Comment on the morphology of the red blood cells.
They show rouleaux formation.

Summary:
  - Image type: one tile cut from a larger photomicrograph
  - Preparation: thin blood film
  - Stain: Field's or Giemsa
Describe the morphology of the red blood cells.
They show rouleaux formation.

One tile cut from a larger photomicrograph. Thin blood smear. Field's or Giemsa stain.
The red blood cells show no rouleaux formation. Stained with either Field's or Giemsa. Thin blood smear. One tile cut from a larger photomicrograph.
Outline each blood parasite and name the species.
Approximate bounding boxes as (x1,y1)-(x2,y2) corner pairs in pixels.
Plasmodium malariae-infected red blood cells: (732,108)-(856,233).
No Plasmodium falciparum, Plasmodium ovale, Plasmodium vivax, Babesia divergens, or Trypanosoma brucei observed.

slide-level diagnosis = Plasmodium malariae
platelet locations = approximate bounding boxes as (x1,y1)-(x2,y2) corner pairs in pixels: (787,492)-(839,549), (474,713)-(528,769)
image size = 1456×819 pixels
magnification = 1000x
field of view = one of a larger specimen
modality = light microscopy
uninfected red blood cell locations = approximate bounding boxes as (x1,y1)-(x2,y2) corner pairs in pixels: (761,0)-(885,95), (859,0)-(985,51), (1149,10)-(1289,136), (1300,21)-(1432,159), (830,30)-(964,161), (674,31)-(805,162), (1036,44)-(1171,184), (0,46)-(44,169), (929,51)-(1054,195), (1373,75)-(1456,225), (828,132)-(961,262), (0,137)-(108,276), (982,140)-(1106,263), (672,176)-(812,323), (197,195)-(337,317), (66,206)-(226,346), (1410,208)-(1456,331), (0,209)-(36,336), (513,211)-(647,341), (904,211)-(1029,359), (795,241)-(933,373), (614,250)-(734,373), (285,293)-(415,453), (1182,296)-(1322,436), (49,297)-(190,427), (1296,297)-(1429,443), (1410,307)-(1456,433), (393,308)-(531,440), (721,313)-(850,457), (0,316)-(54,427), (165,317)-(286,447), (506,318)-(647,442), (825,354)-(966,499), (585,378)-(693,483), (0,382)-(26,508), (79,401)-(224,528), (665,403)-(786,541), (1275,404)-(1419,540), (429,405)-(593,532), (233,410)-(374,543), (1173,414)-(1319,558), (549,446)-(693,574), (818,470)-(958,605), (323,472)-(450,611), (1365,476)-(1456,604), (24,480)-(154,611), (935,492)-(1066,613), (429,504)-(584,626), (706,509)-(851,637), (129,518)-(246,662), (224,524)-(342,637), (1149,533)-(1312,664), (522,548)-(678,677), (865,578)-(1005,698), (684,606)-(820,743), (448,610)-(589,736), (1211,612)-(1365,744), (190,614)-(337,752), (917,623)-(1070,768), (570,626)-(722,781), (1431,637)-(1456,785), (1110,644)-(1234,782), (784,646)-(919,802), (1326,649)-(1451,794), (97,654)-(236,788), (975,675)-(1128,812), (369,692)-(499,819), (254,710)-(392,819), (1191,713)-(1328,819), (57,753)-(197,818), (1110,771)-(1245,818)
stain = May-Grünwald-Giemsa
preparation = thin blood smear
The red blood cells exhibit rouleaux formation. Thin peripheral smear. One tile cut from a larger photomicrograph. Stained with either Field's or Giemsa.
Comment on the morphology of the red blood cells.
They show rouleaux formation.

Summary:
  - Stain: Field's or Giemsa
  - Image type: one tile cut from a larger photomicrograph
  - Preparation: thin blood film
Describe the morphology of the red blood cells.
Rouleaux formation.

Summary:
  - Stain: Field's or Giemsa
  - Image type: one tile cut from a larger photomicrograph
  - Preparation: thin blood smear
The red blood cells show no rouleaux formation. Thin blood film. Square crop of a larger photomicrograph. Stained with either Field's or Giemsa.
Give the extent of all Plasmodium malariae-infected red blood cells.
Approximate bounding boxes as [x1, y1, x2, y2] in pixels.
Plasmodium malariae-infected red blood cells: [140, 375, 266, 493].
──────
▸ **DIRECTIONS FOR THIS TASK**
For this exercise, output all the data exactly as shown above.

▸ **RESULT**
Comment on the morphology of the red blood cells.
They show rouleaux formation.

Summary:
  - Image type: one tile cut from a larger photomicrograph
  - Preparation: thin blood film
  - Stain: Field's or Giemsa
Describe the morphology of the red blood cells.
They show rouleaux formation.

One tile cut from a larger photomicrograph. Thin blood smear. Field's or Giemsa stain.
The red blood cells show no rouleaux formation. Stained with either Field's or Giemsa. Thin blood smear. One tile cut from a larger photomicrograph.
Outline each blood parasite and name the species.
Approximate bounding boxes as (x1,y1)-(x2,y2) corner pairs in pixels.
Plasmodium malariae-infected red blood cells: (732,108)-(856,233).
No Plasmodium falciparum, Plasmodium ovale, Plasmodium vivax, Babesia divergens, or Trypanosoma brucei observed.

slide-level diagnosis = Plasmodium malariae
platelet locations = approximate bounding boxes as (x1,y1)-(x2,y2) corner pairs in pixels: (787,492)-(839,549), (474,713)-(528,769)
image size = 1456×819 pixels
magnification = 1000x
field of view = one of a larger specimen
modality = light microscopy
uninfected red blood cell locations = approximate bounding boxes as (x1,y1)-(x2,y2) corner pairs in pixels: (761,0)-(885,95), (859,0)-(985,51), (1149,10)-(1289,136), (1300,21)-(1432,159), (830,30)-(964,161), (674,31)-(805,162), (1036,44)-(1171,184), (0,46)-(44,169), (929,51)-(1054,195), (1373,75)-(1456,225), (828,132)-(961,262), (0,137)-(108,276), (982,140)-(1106,263), (672,176)-(812,323), (197,195)-(337,317), (66,206)-(226,346), (1410,208)-(1456,331), (0,209)-(36,336), (513,211)-(647,341), (904,211)-(1029,359), (795,241)-(933,373), (614,250)-(734,373), (285,293)-(415,453), (1182,296)-(1322,436), (49,297)-(190,427), (1296,297)-(1429,443), (1410,307)-(1456,433), (393,308)-(531,440), (721,313)-(850,457), (0,316)-(54,427), (165,317)-(286,447), (506,318)-(647,442), (825,354)-(966,499), (585,378)-(693,483), (0,382)-(26,508), (79,401)-(224,528), (665,403)-(786,541), (1275,404)-(1419,540), (429,405)-(593,532), (233,410)-(374,543), (1173,414)-(1319,558), (549,446)-(693,574), (818,470)-(958,605), (323,472)-(450,611), (1365,476)-(1456,604), (24,480)-(154,611), (935,492)-(1066,613), (429,504)-(584,626), (706,509)-(851,637), (129,518)-(246,662), (224,524)-(342,637), (1149,533)-(1312,664), (522,548)-(678,677), (865,578)-(1005,698), (684,606)-(820,743), (448,610)-(589,736), (1211,612)-(1365,744), (190,614)-(337,752), (917,623)-(1070,768), (570,626)-(722,781), (1431,637)-(1456,785), (1110,644)-(1234,782), (784,646)-(919,802), (1326,649)-(1451,794), (97,654)-(236,788), (975,675)-(1128,812), (369,692)-(499,819), (254,710)-(392,819), (1191,713)-(1328,819), (57,753)-(197,818), (1110,771)-(1245,818)
stain = May-Grünwald-Giemsa
preparation = thin blood smear
The red blood cells exhibit rouleaux formation. Thin peripheral smear. One tile cut from a larger photomicrograph. Stained with either Field's or Giemsa.
Comment on the morphology of the red blood cells.
They show rouleaux formation.

Summary:
  - Stain: Field's or Giemsa
  - Image type: one tile cut from a larger photomicrograph
  - Preparation: thin blood film
Describe the morphology of the red blood cells.
Rouleaux formation.

Summary:
  - Stain: Field's or Giemsa
  - Image type: one tile cut from a larger photomicrograph
  - Preparation: thin blood smear
The red blood cells show no rouleaux formation. Thin blood film. Square crop of a larger photomicrograph. Stained with either Field's or Giemsa.
Give the extent of all Plasmodium malariae-infected red blood cells.
Approximate bounding boxes as [x1, y1, x2, y2] in pixels.
Plasmodium malariae-infected red blood cells: [140, 375, 266, 493].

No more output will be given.